Par ces derniers mots, Thomasius indique avec autant de justesse que de sincérité quel est son plus beau titre d’honneur : il a appris à Leibniz l’histoire de la philosophie. Je ne m’arrêterai pas longtemps sur ce point, déjà connu. La longue lettre écrite par Leibniz à Thomasius en 1669 et que Datons a conservée montrait déjà que le clairvoyant disciple plaçait là la gloire de son maître. « Nous attendons de toi, lui disait-il, un cours complet d’histoire de la philosophie. » Il ajoutait seulement : « Plaise à Dieu que tu pousses jusqu’à notre âge et que tu avertisses qu’on doit accorder quelque chose aux novateurs ! Tu te dois comme censeur non-seulement à Bageminus, mais à Patrizzi, Telesio, Campanella, Bodin, Nizzolius, Frascatorius, Cardan, Galilée, Verulamius, Gassendi, Hobbes, Descartes, Basson, Digby, Sennert, Sperlingius, Derodon, Deusingius et beaucoup d’autres. » Ceci, disons-nous, était écrit en 1669. Sur quelques-uns au moins des noms écrits dans cette longue énumération, le maître n’était pas demeuré tout à fait muet. Il avait déjà censuré vigoureusement, comme on l’a vu, la philosophie de Hobbes, et prononcé quelques mots dédaigneux sur Bodin, sur Gassendi et sur Descartes. Mais il est vrai que sa prudence ne s’aventurait guère jusque-là. Ce qu’il avait enseigné avec beaucoup d’étendue, de détails et de précision, c’était l’histoire de la philosophie ancienne et de la philosophie scolastique. La lecture des præfationes achève de nous en donner la conviction.
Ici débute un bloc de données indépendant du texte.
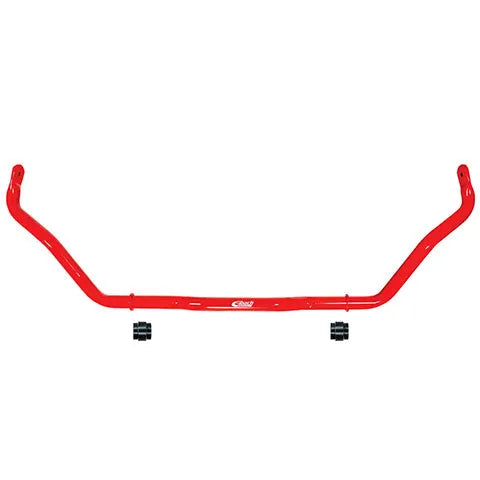 Eibach Performance Front Sway Bar | 2017-2021 Honda Civic Type-R (E40-40-036-03-10)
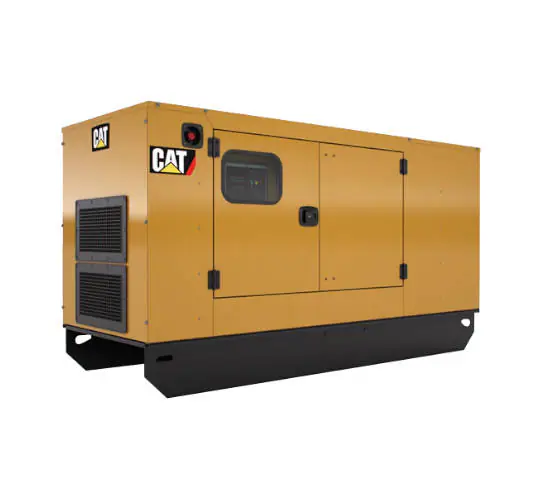 Варіанти виконання 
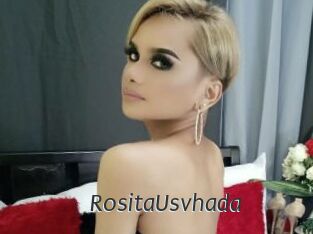 RositaUsvhada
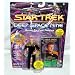 Star Trek Deep Space 9 - Chief Miles O'Brien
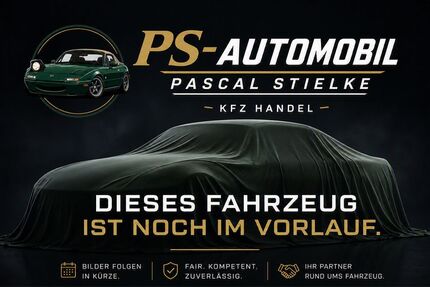 VW Polo 79.800 km 2.790 &euro; Lichtenau 33165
Ce n’est pas qu’il se montre enthousiaste des doctrines de ces philosophes. Il s’applique à en montrer les erreurs et les dangers, à mettre surtout en lumière par où elles sont contraires à l’idée qu’il se fait de la foi chrétienne, beaucoup plus qu’à en faire sentir la force et à en dégager les beautés. Platon, Aristote, les stoïciens, à plus forte raison Epicure et ses disciples, tous ces hommes sont des païens ; ce mot seul les condamne. Quelques esprits subtils avaient cru, paraît-il, retrouver dans leurs philosophies une croyance plus ou moins explicite au péché originel. Il n’eut pas fallu moins pour les réhabiliter dans l’esprit de Thomasius. Mais son bon sens et son érudition fort exacte n’ont pas de peine à démontrer l’inanité d’une semblable tentative[1]. Il continue donc à les traiter avec sévérité ; plusieurs des textes que nous avons cités dans les pages précédentes nous en

  1. An etiam gentilibus fuerit notum peccatum originis, præmissa disputationi de societatis civilis statu naturali et legali (1670).